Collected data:
◆ ◆ ◆ ◆ ◆ ◆ ◆

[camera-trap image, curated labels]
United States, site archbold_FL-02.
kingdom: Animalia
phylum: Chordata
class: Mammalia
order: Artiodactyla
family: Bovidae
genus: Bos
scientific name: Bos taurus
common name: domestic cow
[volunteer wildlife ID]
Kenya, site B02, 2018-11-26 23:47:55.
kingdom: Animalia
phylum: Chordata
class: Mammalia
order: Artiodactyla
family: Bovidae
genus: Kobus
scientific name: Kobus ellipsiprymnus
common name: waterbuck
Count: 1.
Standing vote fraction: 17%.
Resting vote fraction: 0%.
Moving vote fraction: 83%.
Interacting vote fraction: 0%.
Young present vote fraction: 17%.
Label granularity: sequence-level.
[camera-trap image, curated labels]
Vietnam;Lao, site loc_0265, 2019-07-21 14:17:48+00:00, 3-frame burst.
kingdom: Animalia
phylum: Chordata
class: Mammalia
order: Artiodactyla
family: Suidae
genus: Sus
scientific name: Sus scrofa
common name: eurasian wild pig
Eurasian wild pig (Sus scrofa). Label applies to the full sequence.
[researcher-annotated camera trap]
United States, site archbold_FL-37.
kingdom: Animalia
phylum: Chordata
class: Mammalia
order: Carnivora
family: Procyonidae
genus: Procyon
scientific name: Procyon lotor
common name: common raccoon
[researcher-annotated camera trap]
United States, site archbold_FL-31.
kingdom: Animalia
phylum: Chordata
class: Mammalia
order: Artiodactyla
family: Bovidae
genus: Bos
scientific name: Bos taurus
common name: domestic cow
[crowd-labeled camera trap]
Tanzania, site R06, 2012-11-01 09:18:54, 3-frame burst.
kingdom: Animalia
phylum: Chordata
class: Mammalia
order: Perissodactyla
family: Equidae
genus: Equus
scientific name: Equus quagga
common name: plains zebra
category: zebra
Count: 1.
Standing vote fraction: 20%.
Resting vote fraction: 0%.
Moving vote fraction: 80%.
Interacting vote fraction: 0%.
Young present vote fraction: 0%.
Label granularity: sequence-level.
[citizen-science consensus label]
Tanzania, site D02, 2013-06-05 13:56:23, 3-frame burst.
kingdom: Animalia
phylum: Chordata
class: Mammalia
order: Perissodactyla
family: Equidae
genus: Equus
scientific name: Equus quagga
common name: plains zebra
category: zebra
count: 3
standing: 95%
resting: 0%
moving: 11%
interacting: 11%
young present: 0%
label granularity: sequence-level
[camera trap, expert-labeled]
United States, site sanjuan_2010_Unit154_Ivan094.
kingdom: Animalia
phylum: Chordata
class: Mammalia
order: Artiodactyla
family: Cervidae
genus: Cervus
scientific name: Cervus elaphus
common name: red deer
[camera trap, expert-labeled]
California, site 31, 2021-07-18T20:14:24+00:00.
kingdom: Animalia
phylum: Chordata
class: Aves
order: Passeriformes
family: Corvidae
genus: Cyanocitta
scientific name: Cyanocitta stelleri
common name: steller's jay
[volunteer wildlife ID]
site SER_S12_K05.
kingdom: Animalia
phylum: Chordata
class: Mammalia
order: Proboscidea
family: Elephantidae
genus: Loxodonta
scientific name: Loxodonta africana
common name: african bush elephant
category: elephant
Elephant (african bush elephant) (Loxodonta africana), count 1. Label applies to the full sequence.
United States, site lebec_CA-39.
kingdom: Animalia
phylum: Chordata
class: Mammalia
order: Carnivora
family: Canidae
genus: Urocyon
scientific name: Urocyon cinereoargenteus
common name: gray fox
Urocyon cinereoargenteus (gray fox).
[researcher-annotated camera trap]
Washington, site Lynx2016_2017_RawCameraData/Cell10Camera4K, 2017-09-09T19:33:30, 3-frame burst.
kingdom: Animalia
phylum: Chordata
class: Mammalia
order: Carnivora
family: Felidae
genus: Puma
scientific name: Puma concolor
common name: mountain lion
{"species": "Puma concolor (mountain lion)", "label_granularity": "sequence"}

◆ ◆ ◆ ◆ ◆ ◆ ◆

Task objective: Transcribe each line of the data above, unaltered, from the one where "Moving vote fraction: 83%." appears to the one where "genus: Procyon" appears, inclusive of both.

Solution:
Moving vote fraction: 83%.
Interacting vote fraction: 0%.
Young present vote fraction: 17%.
Label granularity: sequence-level.
[camera-trap image, curated labels]
Vietnam;Lao, site loc_0265, 2019-07-21 14:17:48+00:00, 3-frame burst.
kingdom: Animalia
phylum: Chordata
class: Mammalia
order: Artiodactyla
family: Suidae
genus: Sus
scientific name: Sus scrofa
common name: eurasian wild pig
Eurasian wild pig (Sus scrofa). Label applies to the full sequence.
[researcher-annotated camera trap]
United States, site archbold_FL-37.
kingdom: Animalia
phylum: Chordata
class: Mammalia
order: Carnivora
family: Procyonidae
genus: Procyon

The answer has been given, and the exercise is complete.